Synthesis and Luminescent Properties of Fluorene Copolymers Bearing DCM Pendants

Abstract

A series of copolymers, poly[(9,9-dioctylfluorene-2,7-diyl)-co-(4-dicyanomethylene-2-methyl-6-[4-(diphenylamino)styryl]-4H-pyran-4‘,4‘ ‘-diyl)], were synthesized by polymerizing 2,7-bis(4,4,5,5-tetramethyl-1,3,2-dioxaborolan-2-yl)-9,9-dioctylfluorene with mixtures of 2,7-dibromo-9,9-dioctylfluorene and 4-dicyanomethylene-2-methyl-6-[bis(4‘-bromophenyl)amino]styryl]-4H-pyran (a DCM derivative) by the palladium-catalyzed Suzuki coupling reaction. The copolymers were characterized by molecular weight determination, elemental analysis, 1H NMR, FT-IR spectroscopy, DSC, TGA, UV−vis spectroscopy, and photoluminescence (PL) and electroluminescence (EL) spectroscopy. The copolymers showed two absorption peaks at 380 and 485 nm, and the long-wavelength absorption increased with increasing the fraction of the DCM comonomer.
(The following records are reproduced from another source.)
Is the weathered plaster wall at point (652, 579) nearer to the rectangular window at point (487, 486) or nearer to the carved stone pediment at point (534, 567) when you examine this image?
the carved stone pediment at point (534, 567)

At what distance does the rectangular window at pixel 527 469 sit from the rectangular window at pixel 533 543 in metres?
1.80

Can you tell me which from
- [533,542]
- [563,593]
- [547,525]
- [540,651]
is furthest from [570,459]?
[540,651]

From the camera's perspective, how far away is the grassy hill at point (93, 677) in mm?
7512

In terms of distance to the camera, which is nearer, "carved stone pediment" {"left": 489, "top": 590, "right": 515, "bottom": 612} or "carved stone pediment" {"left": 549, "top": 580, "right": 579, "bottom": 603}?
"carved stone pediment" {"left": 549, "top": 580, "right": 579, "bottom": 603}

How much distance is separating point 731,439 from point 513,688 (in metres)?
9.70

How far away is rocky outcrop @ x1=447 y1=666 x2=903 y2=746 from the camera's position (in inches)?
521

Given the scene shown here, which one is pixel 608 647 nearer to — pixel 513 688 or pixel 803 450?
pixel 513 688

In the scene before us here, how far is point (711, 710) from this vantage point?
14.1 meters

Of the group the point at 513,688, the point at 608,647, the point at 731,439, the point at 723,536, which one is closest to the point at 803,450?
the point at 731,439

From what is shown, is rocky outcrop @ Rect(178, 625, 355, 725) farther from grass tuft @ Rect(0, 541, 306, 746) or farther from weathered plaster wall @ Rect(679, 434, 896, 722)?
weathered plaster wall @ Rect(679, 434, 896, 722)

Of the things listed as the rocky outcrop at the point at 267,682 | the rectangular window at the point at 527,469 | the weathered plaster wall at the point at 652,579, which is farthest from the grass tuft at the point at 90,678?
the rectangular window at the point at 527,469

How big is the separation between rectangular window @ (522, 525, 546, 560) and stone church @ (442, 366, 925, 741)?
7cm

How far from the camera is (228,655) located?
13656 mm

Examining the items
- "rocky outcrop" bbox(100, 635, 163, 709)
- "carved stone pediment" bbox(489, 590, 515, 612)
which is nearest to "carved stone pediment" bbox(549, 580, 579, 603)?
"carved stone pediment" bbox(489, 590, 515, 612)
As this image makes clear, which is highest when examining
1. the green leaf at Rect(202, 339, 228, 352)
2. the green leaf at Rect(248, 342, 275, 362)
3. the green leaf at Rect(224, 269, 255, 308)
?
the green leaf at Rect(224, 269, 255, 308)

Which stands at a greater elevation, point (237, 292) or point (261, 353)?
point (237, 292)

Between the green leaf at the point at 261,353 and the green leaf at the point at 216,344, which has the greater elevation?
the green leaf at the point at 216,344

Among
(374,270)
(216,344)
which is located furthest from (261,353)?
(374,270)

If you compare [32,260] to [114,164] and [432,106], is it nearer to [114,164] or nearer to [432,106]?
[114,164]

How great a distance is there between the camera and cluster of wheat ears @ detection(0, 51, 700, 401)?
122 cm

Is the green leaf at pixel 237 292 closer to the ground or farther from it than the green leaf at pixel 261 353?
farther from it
The PL spectra of copolymers in chloroform solution displayed emission from both the main chain (420 nm) and DCM units (620 nm). In the solid state, however, PL spectra of copolymers showed only the long wavelength red emission at 620 nm with no trace of emission from the main chain, which implies a facile exciton migration or energy transfer to the lower energy sites from the fluorene part to the DCM part. This results in emission of only the red light originating from the latter segments. A study on time-resolved PL rise and decay of the polymers clearly supports the energy transfer mechanism. Light-emitting diode (LED) devices were fabricated to have the configuration of ITO (indium−tin oxide)/PEDOT/polymer/Li:Al alloy. EL spectra of the devices showed only red emissions as observed in the PL spectra of the polymers' thin films. EL efficiency decreased with increasing DCM contents. When a tris(8-hydroxyquinolinato)aluminum (Alq3) layer was inserted between the emitting polymer layer and the cathode to make the ITO/PEDOT/polymer/Alq3/Li:Al alloy configuration, the device efficiencies became much higher (∼10-2%) than those (5 × 10-5−5 × 10-3%) of single-layer devices.